(EXCERTO):
2. Nos casos de litisconsórcio voluntário, pode o autor provocar a intervenção de algum litisconsorte do réu que não haja demandado inicialmente ou de terceiro contra quem pretenda dirigir o pedido nos termos do artigo 39.º.
3. O chamamento pode ainda ser deduzido por iniciativa do réu quando este:
a) Mostre interesse atendível em chamar a intervir outros litisconsortes voluntários,
sujeitos passivos da relação material controvertida;
b) Pretenda provocar a intervenção de possíveis contitulares do direito invocado pelo autor.
Como resulta do artigo supra transcrito, a intervenção principal provocada é admissível no caso de preterição de litisconsórcio necessário (n.º1), caso em que qualquer das partes pode chamar o interessado seja como seu associado seja como associado da parte contrária, pelo que, o incidente pode ser deduzido por qualquer das partes e para provocar uma modificação subjetiva, (cfr. art.261.º do CPC) quer seja do lado ativo quer do lado passivo.
No caso de litisconsórcio voluntário a lei prevê a admissibilidade do incidente para o autor provocar a intervenção de litisconsorte do réu ou de um terceiro contra quem pretende deduzir o pedido (art.39.º), pelo que, nesse caso, o incidente pode ser deduzido pelo autor para provocar uma modificação subjetiva no lado passivo (n.º2 do art.316.º). E pode, também o réu – mas terá que invocar interesse atendível - chamar outros litisconsortes voluntários, que intervirão do lado passivo. (n.º3 al. a) do art.316.º).
Finalmente prevê a lei, ainda, a admissibilidade do incidente para o réu provocar a intervenção de possíveis contitulares do direito invocado pelo autor, ou seja, para provocar uma modificação subjetiva do lado activo, posto que se visa a intervenção de contitulares do direito invocado pelo autor donde tal intervenção não pode ocorrer do lado passivo. (art.316.º n.º3 b).

(CONJUNTO DE ITENS):
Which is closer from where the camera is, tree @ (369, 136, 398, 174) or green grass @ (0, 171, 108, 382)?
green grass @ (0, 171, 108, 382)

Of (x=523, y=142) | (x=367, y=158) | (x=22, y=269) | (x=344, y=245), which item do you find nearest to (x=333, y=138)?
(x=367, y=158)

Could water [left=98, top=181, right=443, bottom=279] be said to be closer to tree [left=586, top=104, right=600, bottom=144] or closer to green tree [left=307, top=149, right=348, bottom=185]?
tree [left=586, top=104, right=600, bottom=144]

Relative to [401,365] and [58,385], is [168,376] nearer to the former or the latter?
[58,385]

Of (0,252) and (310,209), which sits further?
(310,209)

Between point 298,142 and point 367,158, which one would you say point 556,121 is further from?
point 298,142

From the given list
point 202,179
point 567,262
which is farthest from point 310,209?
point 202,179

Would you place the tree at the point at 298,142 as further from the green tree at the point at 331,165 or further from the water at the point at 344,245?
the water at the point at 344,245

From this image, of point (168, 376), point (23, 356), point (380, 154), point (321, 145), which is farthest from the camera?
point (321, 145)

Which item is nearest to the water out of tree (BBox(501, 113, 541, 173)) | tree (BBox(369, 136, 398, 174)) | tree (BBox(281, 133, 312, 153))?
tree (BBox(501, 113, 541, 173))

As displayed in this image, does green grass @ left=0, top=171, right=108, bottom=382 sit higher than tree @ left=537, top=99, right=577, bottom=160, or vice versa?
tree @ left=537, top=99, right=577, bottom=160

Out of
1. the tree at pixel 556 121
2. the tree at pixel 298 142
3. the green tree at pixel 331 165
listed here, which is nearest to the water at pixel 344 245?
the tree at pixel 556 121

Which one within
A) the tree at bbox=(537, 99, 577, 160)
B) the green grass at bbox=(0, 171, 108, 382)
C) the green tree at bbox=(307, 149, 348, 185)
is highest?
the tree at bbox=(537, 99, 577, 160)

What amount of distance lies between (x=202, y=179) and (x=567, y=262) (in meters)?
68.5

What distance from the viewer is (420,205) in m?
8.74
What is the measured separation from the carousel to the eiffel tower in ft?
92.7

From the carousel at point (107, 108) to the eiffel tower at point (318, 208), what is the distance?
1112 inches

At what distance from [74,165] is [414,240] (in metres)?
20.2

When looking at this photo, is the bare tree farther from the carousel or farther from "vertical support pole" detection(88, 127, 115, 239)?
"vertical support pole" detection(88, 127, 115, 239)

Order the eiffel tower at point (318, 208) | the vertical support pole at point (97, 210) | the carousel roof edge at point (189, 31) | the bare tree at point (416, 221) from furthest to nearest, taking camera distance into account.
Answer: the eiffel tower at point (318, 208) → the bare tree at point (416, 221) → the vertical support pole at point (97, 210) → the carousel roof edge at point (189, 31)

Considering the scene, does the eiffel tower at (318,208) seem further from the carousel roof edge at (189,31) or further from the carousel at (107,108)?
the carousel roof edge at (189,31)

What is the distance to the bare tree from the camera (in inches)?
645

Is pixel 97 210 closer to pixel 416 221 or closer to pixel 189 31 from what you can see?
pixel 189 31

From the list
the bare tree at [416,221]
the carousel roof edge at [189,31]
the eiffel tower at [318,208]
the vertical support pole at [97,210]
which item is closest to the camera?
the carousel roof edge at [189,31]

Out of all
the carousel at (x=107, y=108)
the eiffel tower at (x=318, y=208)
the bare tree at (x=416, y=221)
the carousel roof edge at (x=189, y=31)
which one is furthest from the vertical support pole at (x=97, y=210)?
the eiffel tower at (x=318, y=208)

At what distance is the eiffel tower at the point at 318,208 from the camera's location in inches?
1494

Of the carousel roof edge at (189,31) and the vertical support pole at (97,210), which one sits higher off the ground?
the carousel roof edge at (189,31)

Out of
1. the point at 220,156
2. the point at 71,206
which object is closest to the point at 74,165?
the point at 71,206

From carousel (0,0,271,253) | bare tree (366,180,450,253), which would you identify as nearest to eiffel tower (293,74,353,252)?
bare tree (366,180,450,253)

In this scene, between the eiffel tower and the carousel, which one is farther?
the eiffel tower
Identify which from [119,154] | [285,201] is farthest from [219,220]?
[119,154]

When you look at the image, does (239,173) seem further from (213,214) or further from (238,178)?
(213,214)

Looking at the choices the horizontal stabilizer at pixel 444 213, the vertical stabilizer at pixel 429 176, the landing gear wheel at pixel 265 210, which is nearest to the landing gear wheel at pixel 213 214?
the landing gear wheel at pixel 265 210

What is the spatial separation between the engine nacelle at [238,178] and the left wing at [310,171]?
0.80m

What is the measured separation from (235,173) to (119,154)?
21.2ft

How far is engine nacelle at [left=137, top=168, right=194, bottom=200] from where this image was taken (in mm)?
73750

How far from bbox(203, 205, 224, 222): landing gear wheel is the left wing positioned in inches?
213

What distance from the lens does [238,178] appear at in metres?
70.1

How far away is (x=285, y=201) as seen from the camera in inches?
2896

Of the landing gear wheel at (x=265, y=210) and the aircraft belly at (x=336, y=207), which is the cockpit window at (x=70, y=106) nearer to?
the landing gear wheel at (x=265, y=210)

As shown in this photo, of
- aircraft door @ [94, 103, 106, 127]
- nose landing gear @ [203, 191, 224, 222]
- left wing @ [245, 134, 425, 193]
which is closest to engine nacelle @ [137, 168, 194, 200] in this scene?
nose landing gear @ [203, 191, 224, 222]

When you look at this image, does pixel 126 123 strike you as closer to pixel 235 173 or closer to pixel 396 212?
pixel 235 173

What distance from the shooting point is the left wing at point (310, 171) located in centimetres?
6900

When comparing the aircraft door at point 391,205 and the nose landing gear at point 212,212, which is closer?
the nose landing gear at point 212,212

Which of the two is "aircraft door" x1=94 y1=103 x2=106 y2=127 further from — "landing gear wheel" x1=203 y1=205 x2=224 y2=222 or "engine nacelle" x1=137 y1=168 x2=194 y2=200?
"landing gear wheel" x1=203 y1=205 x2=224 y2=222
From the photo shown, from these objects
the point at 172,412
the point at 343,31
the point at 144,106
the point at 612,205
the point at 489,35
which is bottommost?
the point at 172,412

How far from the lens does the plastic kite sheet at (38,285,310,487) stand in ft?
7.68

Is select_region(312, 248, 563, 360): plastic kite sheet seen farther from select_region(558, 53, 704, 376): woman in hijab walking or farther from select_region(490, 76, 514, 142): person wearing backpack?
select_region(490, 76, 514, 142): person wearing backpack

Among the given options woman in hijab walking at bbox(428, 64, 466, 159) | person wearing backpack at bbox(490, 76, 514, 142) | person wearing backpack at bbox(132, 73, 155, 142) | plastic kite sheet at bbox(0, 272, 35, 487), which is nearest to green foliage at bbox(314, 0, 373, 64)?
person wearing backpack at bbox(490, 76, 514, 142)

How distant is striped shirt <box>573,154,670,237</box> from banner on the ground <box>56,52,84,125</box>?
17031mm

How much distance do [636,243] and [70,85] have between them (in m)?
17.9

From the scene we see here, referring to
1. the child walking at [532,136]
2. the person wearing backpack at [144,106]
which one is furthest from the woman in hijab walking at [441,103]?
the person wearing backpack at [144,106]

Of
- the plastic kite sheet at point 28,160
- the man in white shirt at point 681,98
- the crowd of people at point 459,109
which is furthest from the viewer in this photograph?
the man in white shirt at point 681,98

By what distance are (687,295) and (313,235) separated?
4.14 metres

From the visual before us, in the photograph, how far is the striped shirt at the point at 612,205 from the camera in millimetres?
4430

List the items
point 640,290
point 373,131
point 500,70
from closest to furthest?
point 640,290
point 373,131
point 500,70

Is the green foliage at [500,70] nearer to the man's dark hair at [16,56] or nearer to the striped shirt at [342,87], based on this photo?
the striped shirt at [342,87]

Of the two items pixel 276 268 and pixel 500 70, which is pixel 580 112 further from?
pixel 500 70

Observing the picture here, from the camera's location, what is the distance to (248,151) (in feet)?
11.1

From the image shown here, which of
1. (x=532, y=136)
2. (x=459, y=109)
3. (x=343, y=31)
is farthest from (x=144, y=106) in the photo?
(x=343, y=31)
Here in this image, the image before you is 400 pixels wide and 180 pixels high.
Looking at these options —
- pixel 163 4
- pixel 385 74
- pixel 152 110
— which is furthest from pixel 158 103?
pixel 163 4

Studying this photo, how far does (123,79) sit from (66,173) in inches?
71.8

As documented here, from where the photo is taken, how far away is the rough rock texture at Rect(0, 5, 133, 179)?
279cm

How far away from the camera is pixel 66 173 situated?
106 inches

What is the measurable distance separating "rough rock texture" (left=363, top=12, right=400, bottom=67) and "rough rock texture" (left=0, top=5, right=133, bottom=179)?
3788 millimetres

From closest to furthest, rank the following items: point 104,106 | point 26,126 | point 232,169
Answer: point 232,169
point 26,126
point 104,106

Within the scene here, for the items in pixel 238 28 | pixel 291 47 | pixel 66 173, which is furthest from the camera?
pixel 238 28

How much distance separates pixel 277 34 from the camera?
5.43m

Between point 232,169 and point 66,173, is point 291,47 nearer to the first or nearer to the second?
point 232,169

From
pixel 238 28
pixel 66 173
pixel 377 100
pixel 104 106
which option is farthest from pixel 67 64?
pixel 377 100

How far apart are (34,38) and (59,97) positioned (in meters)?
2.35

(TAREFA PROPOSTA): Transcreva literalmente o trecho do excerto sobre a intervenção principal provocada que começa em "Finalmente prevê a" e segue até "(art.316.º n.º3 b).". Os itens não têm qualquer relação com o excerto.

(RESOLUÇÃO DA TAREFA):
Finalmente prevê a lei, ainda, a admissibilidade do incidente para o réu provocar a intervenção de possíveis contitulares do direito invocado pelo autor, ou seja, para provocar uma modificação subjetiva do lado activo, posto que se visa a intervenção de contitulares do direito invocado pelo autor donde tal intervenção não pode ocorrer do lado passivo. (art.316.º n.º3 b).